Değişik yandan, Headspace yazarlarından Susan Johnston Taylor’ın ifadeleri de Tim Kreider’i dayanaklar kalitede. Taylor’ın meşgul olma alışkanlığını kırmak mevzusunu kaleme aldığı yazısı, uğraşının anlamlı bir çıktıdan çok şahsi ve profesyonel olarak değerlendirilebilecek, tüm insanlar için ortak bir mesele haline geldiğini dikkat topluyor. Devamlı meşgul olmanın bir fayda sağlamaktan çok stres yarattığına vurgu yapıyor. Öyleyse, yapılacak en iyi şey Taylor’ın da dediği gibi meşgul olma alışkanlığını kırmak. Peki, bunu nasıl yapabiliriz?
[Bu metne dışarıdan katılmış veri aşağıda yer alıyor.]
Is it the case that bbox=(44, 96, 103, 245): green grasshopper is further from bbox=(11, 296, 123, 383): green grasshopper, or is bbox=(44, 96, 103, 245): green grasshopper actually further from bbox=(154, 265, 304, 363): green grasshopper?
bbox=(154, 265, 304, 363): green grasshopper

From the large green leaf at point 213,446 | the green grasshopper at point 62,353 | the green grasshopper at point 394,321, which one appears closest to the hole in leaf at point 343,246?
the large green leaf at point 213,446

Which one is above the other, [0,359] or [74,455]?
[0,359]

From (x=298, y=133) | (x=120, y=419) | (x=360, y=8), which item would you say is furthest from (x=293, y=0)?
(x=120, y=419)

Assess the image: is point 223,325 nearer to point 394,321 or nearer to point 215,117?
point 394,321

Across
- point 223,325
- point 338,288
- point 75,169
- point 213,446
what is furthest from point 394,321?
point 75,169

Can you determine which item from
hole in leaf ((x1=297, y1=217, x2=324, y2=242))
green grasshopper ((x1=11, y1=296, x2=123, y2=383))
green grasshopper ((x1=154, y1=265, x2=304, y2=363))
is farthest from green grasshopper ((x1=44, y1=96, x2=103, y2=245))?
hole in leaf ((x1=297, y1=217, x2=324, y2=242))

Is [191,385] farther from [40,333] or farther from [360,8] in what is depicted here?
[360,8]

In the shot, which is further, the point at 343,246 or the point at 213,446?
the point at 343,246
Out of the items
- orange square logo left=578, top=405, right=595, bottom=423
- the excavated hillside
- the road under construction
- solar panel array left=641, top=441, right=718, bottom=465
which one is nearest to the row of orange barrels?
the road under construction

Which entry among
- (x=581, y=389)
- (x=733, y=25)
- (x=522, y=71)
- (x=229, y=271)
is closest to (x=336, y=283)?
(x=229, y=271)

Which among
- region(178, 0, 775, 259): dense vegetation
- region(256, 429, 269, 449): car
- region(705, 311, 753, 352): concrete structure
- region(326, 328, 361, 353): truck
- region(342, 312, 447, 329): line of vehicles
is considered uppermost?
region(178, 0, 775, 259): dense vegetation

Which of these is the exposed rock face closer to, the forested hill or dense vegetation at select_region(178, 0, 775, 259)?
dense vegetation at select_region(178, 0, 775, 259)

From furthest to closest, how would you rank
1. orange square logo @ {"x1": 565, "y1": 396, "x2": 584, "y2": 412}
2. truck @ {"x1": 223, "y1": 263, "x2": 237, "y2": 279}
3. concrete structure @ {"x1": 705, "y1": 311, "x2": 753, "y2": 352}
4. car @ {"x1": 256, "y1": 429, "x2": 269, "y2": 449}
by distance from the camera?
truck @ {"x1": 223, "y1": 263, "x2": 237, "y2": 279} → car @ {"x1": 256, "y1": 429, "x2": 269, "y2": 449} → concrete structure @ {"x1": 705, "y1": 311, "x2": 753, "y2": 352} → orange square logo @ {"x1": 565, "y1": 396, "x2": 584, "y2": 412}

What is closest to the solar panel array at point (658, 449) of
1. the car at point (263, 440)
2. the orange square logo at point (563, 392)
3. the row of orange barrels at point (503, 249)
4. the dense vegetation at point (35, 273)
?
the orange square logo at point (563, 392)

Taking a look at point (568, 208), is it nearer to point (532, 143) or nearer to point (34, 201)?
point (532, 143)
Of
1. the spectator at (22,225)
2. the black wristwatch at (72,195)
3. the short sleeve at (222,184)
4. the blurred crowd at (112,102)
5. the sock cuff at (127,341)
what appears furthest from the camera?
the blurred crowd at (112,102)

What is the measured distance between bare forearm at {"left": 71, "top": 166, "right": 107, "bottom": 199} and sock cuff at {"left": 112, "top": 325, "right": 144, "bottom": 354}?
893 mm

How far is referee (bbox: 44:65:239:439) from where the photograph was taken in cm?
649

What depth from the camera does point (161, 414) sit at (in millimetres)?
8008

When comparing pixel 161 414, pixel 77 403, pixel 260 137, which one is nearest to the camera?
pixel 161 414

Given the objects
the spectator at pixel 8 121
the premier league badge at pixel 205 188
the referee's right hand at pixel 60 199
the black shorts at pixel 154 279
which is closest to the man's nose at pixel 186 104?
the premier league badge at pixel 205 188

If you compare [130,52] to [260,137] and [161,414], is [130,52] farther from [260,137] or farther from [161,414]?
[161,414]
Reelinde, çok kolay iki adımla: Daha anlamlı işlere öncelik vererek ve kafamızı gerçekten boşaltmayı muvaffak olarak.
İki adımı da reelleştirmenize takviyeci olacak en ehemmiyetli atak dikkat dağıtıcılardan uzaklaşmak olabilir. Bildirimlerinizi kapatın, sosyal medya hesaplarında geçirdiğiniz zamanın farkına varın, mesai saatlerinize sadık kalmaya ve iş kısmına sarih olmaya çalışın. Her ne kadar multitasking aynı anda çok iş yapma zaferli bir marifetmiş gibi idrak edilse de tek seferde tek bir işe odaklanarak üretkenliğinizi ve bereketliliğinizi artırın. Aklınızı gevşetmek için meditasyona müracaat etin, muhtelif soluk egzersizleri ve farkındalık pratikleri ile “yalnızca kendim” zamanları yaratın.
Belki, başlangıç olarak kendinize alan okuyabilir ve en azından evvel bir hafta, daha sonra bir ay süresince “çok meşgulüm” demeyi vazgeçebilirsiniz. Meşgul olduğunuzu sezdiğinizde kendi gereksinimlerinizi önceliklendirebilir, daha anlamlı tecrübelere alan açabilir, işlerinizi sıraya koyabilir, daha elastik davranarak metamorfoza sarih olabilirsiniz.